Глеб накрыл на стол. Они ели молча, за окном проезжали машины по мокрому асфальту. Кто-то из соседей включил магнитофон — глухо забухали басы «Руки вверх».
— Ты зря себя коришь, — сказал Глеб, доедая крылышко. — Ты сделала всё по протоколу.
— Протокол не спас его. Я не спасла.
— Ты не господь бог. Ты следователь. Твоё дело — собрать доказательства, а не быть ангелом-хранителем для всех сирот области.
Маша молчала.
— Этот Зуев, — продолжал Глеб, — он же конченый урод. Я читал сводки. Кота выкинул, чтобы пацан не проболтался? Так?
— Так.
— Ну так вот. Кота этого я вскрывал.
Маша подняла глаза.
— Что?
— Да, забыл сказать. Кота принесла соседка. Хотела доказать, что его убили специально. Ну, я вскрыл, хотя это не мой профиль… В общем, у кота были сломаны передние лапы и разорвана селезёнка. Его сначала ударили, а потом выкинули. Скорее всего, об стену. Витя это видел, и поэтому Зуев его запугал. Поэтому пацан молчал.
Маша замерла с вилкой в руке. Перед её глазами встала картина: Витя, десятилетний мальчик с серо-голубыми глазами, стоит и смотрит, как его единственного друга, его кота Барсика, бьют об стену. И он молчит. И продолжает молчать. Пока не приходит она, Маша, и не дарит ему куклу. И он наконец начинает говорить — сначала кукле, потом ей.
— Я этого не знала, — тихо сказала она. — Почему ты не сказал?
— А что бы это изменило? Ты бы сильнее жалела его? Так тебе и без того хватает. Дело было готово к передаче в суд. Зуева бы посадили. Но пацан не выдержал. Это… это его выбор, Маш.
— У десятилетних не бывает выбора. Им не дают выбирать. Им приказывают. Или бьют. Или выбрасывают из окон.
— Ты его слишком близко к сердцу приняла, — сказал он. — Ты всех их принимаешь. Поэтому ты лучшая в своём деле. Но это же тебя и убивает.
Маша посмотрела на куклу. Та сидела на холодильнике, свесив ноги.
— Знаешь, — сказала она, — по ночам она разговаривает.
Глеб удивлённо поднял бровь.
— В смысле, скрипит? Старые игрушки часто скрипят, когда температура…
— Нет. Разговаривает. Голосом Вити. Словами.

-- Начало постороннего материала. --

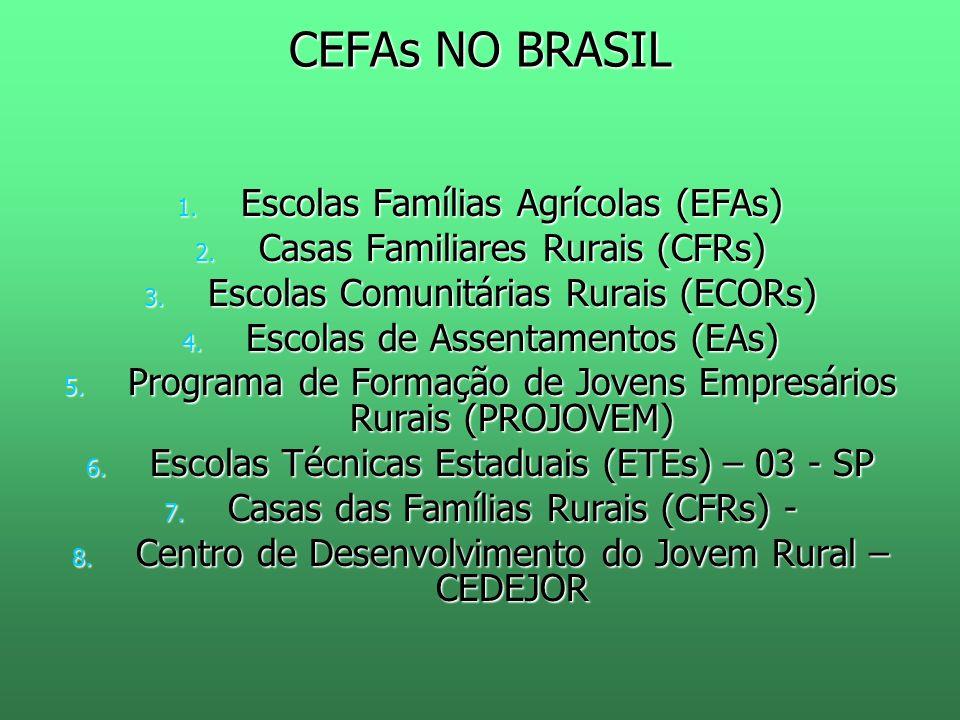 CEFAs NO BRASIL Escolas Famílias Agrícolas (EFAs)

Она ждала, что он засмеётся. Что назовёт это истерикой, нервным срывом, переутомлением. Но он не засмеялся. Он затушил сигарету о дно консервной банки, служившей пепельницей, и посмотрел на неё тем взглядом, которым, наверное, смотрел на трупы — внимательно, без осуждения, но и без иллюзий.
— Что она говорит?
— Правду. Вещи, которые я сама о себе забыла.
— Например?
Маша помолчала. Рассказывать было страшно. Словно слова, произнесённые вслух, сделают безумие реальным.

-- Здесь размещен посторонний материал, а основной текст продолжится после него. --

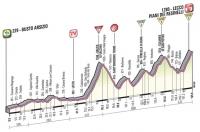 Джиро д'Италия-2012. 15 этап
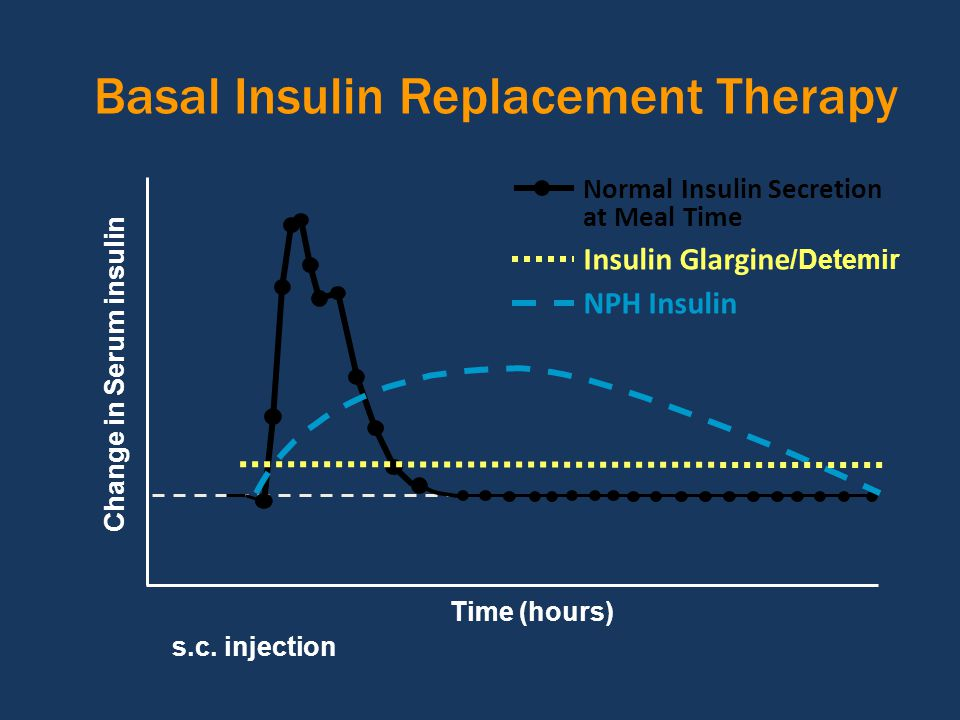 Basal Insulin Replacement Therapy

— Что я смотрела на часы во время последнего допроса. Что я спешила.
Глеб хмыкнул.
— Ты всегда спешишь. У тебя на всё хронометраж. Это не преступление.
— А если из-за этого погиб ребёнок?
Глеб встал, подошёл к ней сзади и положил руки на плечи. Ладони у него были тяжёлые, горячие, с въевшимся запахом формалина, который не брал ни один одеколон. Она откинула голову, прижалась затылком к его животу. Ей было нужно это тепло. Простое, человеческое тепло.
— Маш, — сказал он тихо, — если ты будешь так себя казнить, ты сгоришь за год. А ты нужна. Ты нужна другим детям. Живым.
— Я знаю.
— Ни хрена ты не знаешь. Ты знаешь, что говорит тебе твоя вышитая совесть. Но совесть — плохой советчик. Она не даёт спать, но и не даёт думать.
Он наклонился, поцеловал её в макушку. От него пахло табаком, водкой и всё тем же формалином — вечный запах морга, который она уже почти не замечала. Она закрыла глаза.
— Останься, — сказала она.
— Конечно.
Ночью они лежали в постели, и Глеб уже засыпал, посапывая ей в плечо. Маша не спала. Она слушала тишину. Из кухни не доносилось ни звука. Кукла молчала, словно затаилась, словно не хотела выдавать своего присутствия при чужом.
Около трёх ночи Маша встала, накинула халат и прошла на кухню. Кукла сидела на холодильнике, где они её и оставили. В лунном свете, падавшем из окна, её лицо казалось вырезанным из тёмного дерева. Маша подошла ближе. Единственный глаз блеснул.
— Ты ему не сказала, — раздался шёпот. Не в ушах — в голове.
Маша замерла.
— Чего не сказала?
— Про кота. Ты знала про кота. Ты знала, что он видел, как убивают Барсика. Ты не спросила его об этом. Ты побоялась.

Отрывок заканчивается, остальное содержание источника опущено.